O orçamento de Estado do actual governo é como a faca
do paradoxo: um orçamento que entrou em Bruxelas disposto a “virar a página
da austeridade” e saiu com mil milhões de euros de austeridade em cima ainda
pode ser considerado o mesmo orçamento? A resposta ontológica é “não”. Se
compararmos o programa original de grupo de trabalho de Mário Centeno e o Frankenstein
orçamental que ele se viu obrigado a defender (com evidentes dificuldades)
na sexta-feira, só mesmo com testes genéticos aprofundadíssimos será possível
encontrar vestígios de um pai comum. Mais. Quando António Costa afirma que, “ao
contrário do que muitos desejavam, a Comissão Europeia não chumbou o primeiro
orçamento do governo”, importa repor a verdade: ai chumbou, chumbou. O esboço
do primeiro orçamento foi chumbadíssimo. Aquilo que a Comissão não chumbou foi
a última versão desse orçamento, carregadíssima de impostos e com as metas
revistas, que já pouco tinha a ver com o original.
Mas tudo isto interessa muito pouco a António Costa –
afinal, ele é o rei do pragmatismo. Desde que se continue a chamar “orçamento”
e passe em Bruxelas e em São Bento, por ele está tudo bem. Evidentemente, não é
um “tudo bem” sério, como se verificou nas suas declarações de sábado, ao ser
confrontado com o aumento colossal de impostos indirectos nos combustíveis e no
tabaco. Nesse momento, a demagogia de Costa elevou-se à estratosfera, ao
aconselhar os portugueses a “fumar menos” e a “usar transportes públicos”.
O que ele se esqueceu de acrescentar é que se os portugueses começarem a fumar
muito menos e a usar muito mais transportes públicos, então as receitas
destes impostos caem a pique e o governo tem de encontrar medidas alternativas
para compensar a queda na receita.
Oh, sim, António Costa virou a página da austeridade –
só que na página seguinte encontrou a mesma austeridade de que se prometeu
livrar. Enfim, não é bem a mesma austeridade. A austeridade da direita era
feita de impostos directos. A austeridade da esquerda privilegia os indirectos.
Não é já a TINA – é a irmã gémea, a TINinhA.

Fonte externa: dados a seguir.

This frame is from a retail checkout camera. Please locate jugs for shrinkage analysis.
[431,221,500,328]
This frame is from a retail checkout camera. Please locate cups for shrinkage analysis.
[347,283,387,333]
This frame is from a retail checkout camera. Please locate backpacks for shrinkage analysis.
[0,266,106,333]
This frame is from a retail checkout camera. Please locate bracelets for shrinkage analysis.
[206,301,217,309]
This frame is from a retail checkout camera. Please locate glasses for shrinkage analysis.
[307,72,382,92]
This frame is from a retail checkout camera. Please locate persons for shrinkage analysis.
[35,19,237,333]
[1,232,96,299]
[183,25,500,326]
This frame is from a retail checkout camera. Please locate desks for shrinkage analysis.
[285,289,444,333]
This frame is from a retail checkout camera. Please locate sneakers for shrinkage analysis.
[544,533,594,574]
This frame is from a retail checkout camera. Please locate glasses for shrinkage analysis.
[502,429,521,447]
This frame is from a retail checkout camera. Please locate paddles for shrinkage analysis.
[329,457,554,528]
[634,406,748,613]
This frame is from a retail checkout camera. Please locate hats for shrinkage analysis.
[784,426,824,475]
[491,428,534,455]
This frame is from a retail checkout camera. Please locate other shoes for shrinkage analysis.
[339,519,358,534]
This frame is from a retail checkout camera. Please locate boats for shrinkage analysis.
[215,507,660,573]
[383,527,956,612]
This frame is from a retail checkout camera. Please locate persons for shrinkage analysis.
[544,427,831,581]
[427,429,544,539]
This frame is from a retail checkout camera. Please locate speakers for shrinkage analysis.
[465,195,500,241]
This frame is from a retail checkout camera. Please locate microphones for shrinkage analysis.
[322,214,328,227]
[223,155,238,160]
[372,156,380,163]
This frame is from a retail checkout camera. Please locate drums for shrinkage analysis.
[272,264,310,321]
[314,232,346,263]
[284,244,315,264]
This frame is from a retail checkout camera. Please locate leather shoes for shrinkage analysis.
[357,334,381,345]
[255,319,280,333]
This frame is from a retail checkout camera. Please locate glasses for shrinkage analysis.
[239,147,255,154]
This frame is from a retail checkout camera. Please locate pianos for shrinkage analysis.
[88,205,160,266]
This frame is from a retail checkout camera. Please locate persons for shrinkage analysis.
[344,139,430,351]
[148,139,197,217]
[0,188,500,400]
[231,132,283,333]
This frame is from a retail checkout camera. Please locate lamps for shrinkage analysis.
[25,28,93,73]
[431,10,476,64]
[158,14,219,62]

Mas agora vêm as boas notícias: se o novo
orçamento tem tudo para correr mal em termos económicos, dada a manifesta
ausência de uma perspectiva de futuro e de um caminho sustentável para as
finanças públicas, a sua aprovação em Bruxelas, ainda que com reservas, é uma
boa notícia política. A ninguém aproveitava uma crise neste momento. Se o regoverno
de António Costa conseguiu instalar-se, há que o deixar regovernar. A frente de
esquerda tem de poder praticar todas as suas espectaculares políticas de
crescimento e tem de lhe ser dado tempo para elas falharem (mais uma vez). Ora,
este orçamento é suficientemente mau para que todos percebam onde essas
políticas nos levam (mais uma vez); mas não suficientemente mau, graças à
intervenção da Comissão Europeia, para obrigar a um novo resgate em 2018. Nesse
sentido, não vale a pena dramatizar, porque poderia ter sido bem pior –
bastaria Bruxelas ter engolido a matemática à portuguesa. Como não engoliu, o regoverno
merece agora uma folga, para poder namorar com a TINinhA.